How often do you look at the items you use every day and wonder where they came from, who made them, or how they were made? We have grown so accustomed to mass-made items that we take for granted that they are made in some factory and, therefore are not artistic and have no personality at all. But does it have to be like this?
In Japan, during the Meiji Period, an artistic movement appeared to question this idea. Named the Mingei movement, founded by the philosopher Soetsu Yanagi, it claimed that everyday items could be at the same time artistic, made by hand, inexpensive, and produced in large quantities to be used by everyone. Furthermore, it defends also that the everyday use of the items adds to their beauty.
In Hikawa, near Izumo city, in the Shimane prefecture of Japan, there is a place that gives shape to this idea perfectly. In fact the five friends who founded this place in 1947 had this movement in mind when they decided to build a pottery studio and kiln.
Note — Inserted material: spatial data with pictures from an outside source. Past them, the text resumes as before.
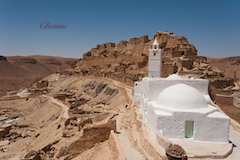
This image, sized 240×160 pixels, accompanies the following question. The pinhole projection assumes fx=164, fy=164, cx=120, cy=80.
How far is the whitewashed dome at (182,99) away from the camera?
6.86m

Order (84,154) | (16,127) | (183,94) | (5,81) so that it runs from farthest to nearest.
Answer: (5,81) < (16,127) < (84,154) < (183,94)

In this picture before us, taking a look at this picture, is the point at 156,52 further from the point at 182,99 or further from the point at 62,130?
the point at 62,130

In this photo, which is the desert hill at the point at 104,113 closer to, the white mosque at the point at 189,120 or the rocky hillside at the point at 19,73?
the white mosque at the point at 189,120

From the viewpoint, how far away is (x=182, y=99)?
6965 millimetres

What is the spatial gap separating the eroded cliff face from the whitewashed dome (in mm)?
14398

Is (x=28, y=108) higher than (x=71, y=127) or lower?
lower

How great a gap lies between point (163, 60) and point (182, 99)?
1705cm

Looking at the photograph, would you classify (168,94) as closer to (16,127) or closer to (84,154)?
(84,154)

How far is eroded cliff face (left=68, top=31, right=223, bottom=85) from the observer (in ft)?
75.1

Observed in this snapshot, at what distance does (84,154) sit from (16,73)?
75.4 metres

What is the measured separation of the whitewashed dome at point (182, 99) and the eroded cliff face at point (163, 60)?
47.2 feet

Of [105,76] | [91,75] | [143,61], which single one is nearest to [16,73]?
[91,75]

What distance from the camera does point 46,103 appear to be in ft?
83.8

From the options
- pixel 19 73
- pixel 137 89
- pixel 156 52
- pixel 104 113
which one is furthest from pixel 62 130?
pixel 19 73
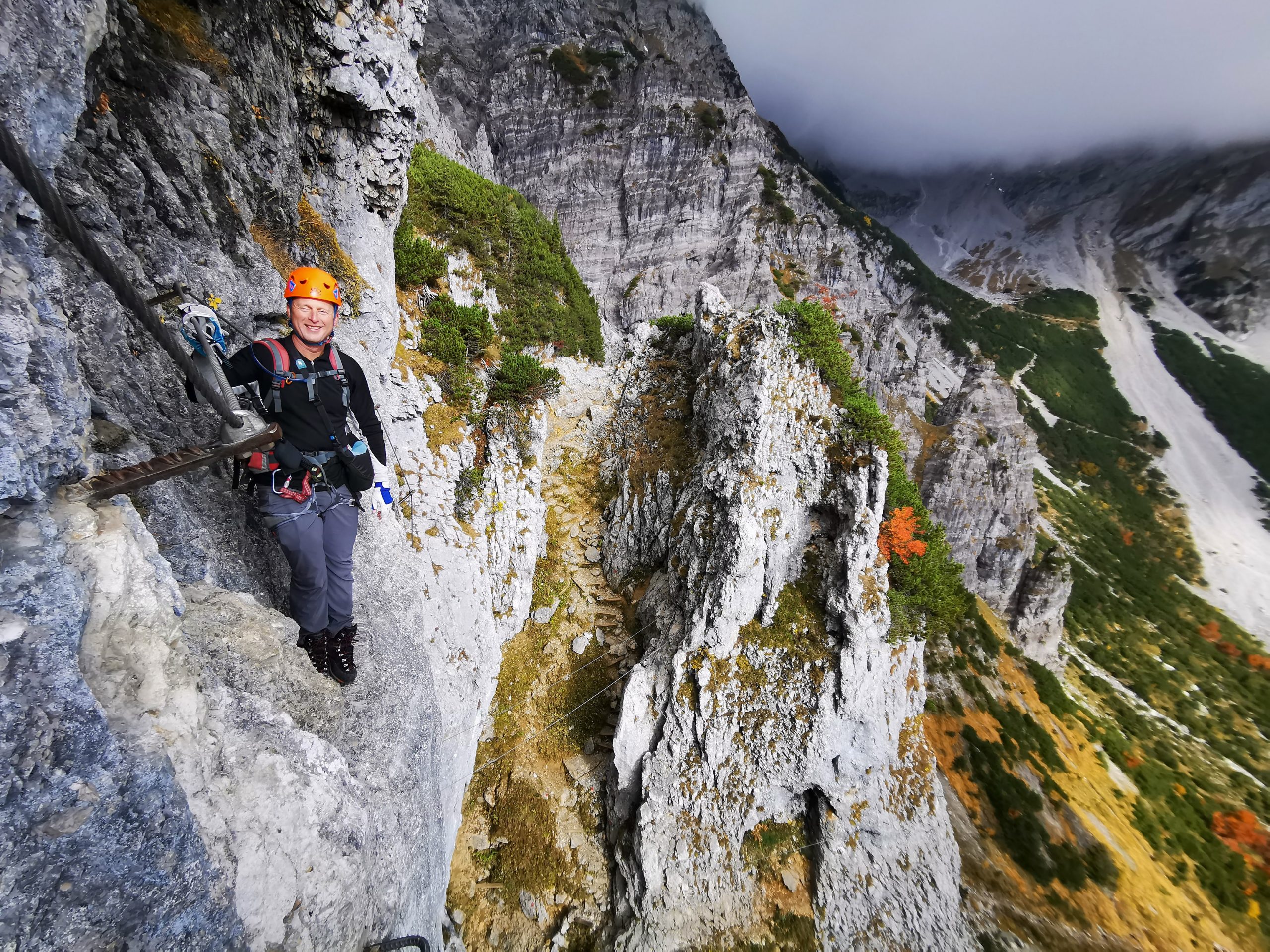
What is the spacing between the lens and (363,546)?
24.6 ft

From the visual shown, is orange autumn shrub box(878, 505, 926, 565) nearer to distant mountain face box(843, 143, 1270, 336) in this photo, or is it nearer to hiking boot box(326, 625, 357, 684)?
hiking boot box(326, 625, 357, 684)

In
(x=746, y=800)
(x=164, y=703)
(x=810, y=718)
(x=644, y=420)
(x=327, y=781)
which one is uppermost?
(x=644, y=420)

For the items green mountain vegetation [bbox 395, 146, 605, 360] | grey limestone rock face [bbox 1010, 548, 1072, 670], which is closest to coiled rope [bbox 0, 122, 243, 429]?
green mountain vegetation [bbox 395, 146, 605, 360]

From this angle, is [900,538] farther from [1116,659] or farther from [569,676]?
[1116,659]

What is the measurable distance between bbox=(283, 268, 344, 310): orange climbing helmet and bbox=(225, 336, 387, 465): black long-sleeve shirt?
0.45 metres

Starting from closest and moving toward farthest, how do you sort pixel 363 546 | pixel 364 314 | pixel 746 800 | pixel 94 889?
pixel 94 889, pixel 363 546, pixel 364 314, pixel 746 800

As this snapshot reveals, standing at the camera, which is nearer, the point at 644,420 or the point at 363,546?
the point at 363,546

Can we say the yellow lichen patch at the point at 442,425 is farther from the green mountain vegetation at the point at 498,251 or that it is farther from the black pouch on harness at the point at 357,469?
the black pouch on harness at the point at 357,469

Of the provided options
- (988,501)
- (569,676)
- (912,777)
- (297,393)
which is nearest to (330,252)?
(297,393)

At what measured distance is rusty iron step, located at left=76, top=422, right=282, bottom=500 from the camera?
107 inches

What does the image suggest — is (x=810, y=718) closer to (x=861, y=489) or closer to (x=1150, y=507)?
(x=861, y=489)

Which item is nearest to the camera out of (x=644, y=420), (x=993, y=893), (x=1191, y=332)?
(x=993, y=893)

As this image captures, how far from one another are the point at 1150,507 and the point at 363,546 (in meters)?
86.9

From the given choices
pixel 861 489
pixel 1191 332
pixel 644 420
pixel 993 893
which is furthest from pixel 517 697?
pixel 1191 332
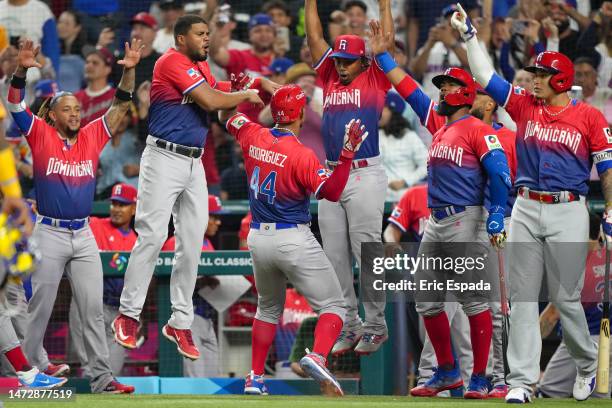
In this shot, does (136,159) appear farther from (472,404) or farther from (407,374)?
(472,404)

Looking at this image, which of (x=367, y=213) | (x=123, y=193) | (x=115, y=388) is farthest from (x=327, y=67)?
(x=115, y=388)

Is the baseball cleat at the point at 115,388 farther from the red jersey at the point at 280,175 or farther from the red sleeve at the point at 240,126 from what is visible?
the red sleeve at the point at 240,126

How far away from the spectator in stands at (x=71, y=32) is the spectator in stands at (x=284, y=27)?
222cm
They named it Shussai Gama, after the area where it is located.
One of the chief artisans here is Mr. Inoue. A middled-aged man, he gives shape to several pieces on the potter’s wheel, but is also responsible to make sure every object that leaves the workshop rises to the highest quality standards.
He confesses that he “finds true happiness when he learns that each piece he makes is used by people in their homes every day, and gives them the same joy that he had when making them”. This feeling translates perfectly the Mingei philosophy: quality artistic work made by hand for the benefit of as many people as possible.
There is a mix of resident potters, some who are the sons of the original founders, and others who are students of arts that go there for apprenticeship and then leave after some time. They learn how to shape the pieces, how to use the Nobori Gama (climbing steps) kiln, and to produce the glazes for each of the items. The Shussai Blue glaze, unique to this place, is recognized throughout all Japan by pottery experts.
In the workshop, about twenty people work diligently to ensure that every piece is ready for the kiln. They only fire it up three or four times a year, so it is crucial that when they do everything is ready.
In the artisan community all around the world it is said that an object that an artisan makes by hand will somehow retain a part of its maker’s soul or personality. I don’t know if that is true, but I can say that whenever I use the two Shussai Gama teacups I have at home, I feel truly happy, just as mr. Inoue intended.